**Update** Me [23 f] with my [31 m] bf of two years pushed me to a place I never thought I could go

Maybe I did not articulate it well: optimistic, submissive, trusting people do not need to change their optimism, submissiveness or ability to trust but they should be aware of those traits and that it might lead to people using those traits against them. As such, I recommended that if OP finds herself reading through the traits and seeing herself in them, to work on developing skills/techniques/traits to counteract being taken advantage of. It's fantastic to be optimistic and trusting, but it's good to still be able to tell when enough is enough if someone is trying to capitalize on your niceness.
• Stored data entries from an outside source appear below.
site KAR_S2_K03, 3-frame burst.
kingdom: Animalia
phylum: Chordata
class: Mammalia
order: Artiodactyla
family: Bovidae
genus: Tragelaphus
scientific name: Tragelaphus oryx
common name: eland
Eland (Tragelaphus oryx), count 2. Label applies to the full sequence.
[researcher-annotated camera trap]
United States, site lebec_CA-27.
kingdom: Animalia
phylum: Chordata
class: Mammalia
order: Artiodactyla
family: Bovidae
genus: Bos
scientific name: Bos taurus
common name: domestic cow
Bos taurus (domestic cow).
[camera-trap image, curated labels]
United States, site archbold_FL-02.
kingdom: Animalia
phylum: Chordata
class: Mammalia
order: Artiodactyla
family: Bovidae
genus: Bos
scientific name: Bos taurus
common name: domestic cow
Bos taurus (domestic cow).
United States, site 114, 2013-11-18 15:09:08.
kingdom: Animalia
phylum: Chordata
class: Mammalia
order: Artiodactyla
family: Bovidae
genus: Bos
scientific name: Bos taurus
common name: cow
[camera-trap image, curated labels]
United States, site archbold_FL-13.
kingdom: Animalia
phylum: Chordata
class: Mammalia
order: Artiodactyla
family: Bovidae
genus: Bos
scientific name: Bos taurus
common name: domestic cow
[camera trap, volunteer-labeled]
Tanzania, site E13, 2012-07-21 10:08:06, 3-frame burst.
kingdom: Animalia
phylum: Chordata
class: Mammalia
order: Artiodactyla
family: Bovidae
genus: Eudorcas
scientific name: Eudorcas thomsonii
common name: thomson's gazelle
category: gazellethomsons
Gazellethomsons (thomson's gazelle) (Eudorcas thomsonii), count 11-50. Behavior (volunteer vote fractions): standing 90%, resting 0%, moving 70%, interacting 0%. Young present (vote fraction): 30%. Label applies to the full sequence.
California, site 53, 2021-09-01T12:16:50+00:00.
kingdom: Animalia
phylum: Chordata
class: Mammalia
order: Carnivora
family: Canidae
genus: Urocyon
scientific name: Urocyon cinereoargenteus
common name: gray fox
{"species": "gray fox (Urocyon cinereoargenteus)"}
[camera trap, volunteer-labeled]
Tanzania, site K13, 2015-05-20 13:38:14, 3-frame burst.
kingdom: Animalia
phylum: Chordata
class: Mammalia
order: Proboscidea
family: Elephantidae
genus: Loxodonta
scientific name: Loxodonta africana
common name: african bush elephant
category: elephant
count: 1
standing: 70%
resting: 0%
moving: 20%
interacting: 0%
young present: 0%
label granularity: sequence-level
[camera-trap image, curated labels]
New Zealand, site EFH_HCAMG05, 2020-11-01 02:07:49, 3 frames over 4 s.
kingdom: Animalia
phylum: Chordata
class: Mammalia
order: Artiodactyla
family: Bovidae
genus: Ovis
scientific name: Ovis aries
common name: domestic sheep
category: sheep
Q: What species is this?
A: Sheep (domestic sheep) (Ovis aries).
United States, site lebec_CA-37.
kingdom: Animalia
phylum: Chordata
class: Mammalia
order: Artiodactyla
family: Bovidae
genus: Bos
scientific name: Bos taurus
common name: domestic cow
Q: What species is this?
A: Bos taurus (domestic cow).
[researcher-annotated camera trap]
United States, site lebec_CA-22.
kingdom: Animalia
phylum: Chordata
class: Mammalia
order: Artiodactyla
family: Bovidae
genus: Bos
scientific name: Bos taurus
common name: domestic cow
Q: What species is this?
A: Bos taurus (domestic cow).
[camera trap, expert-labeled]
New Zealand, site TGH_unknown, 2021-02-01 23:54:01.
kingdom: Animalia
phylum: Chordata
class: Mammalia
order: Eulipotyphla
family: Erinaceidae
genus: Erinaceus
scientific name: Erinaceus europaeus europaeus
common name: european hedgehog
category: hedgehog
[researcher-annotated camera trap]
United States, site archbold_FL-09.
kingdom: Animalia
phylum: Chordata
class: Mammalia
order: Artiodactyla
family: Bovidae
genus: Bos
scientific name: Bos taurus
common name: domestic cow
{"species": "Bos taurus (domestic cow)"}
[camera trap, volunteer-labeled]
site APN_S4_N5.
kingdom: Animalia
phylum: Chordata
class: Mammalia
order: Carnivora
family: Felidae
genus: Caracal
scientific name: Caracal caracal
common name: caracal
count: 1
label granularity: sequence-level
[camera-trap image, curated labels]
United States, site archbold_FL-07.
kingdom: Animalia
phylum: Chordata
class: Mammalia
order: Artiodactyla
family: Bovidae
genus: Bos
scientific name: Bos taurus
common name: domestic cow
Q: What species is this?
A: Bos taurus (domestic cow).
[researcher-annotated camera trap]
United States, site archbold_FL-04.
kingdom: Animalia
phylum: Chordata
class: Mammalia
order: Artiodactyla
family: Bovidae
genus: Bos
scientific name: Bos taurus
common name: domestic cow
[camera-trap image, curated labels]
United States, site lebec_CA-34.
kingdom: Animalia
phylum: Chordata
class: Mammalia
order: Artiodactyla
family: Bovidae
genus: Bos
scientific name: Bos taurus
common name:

I think circumstances of the target contribute to the likelihood of targeting by abusers, but traits do as well, and more than I think you are willing to agree on. At least that has been my experience from the abusers that I have come to know, and statistics indicate it as well. Sadly, I have seen one too many women coming from wonderful families, raised in a loving and trusting environment and full of love and trust themselves, waste that love and trust on someone who didn't deserve it. Even when their friends and family warned them of those individuals, but their willingness to believe the good in people and to not fight made them put up with more than they should. Their problem wasn't that they were loving and trusting, because those traits spent on the right person creates a bonded relationship. It's that they did not know how to protect themselves from people using those traits against them.

Regardless, the point is there are certain things about a victim (circumstances or traits) that may make them more at risk of being abused, and while you may see acknowledging those risks as a form of blaming the victim, I do not. I see it as wise to help those individuals who are at a higher risk be aware of what abusers could use against them and to use that awareness to develop ways to shield and learn to stand up to abusers.

Even if they are not the only ones who could become susceptible to abusers.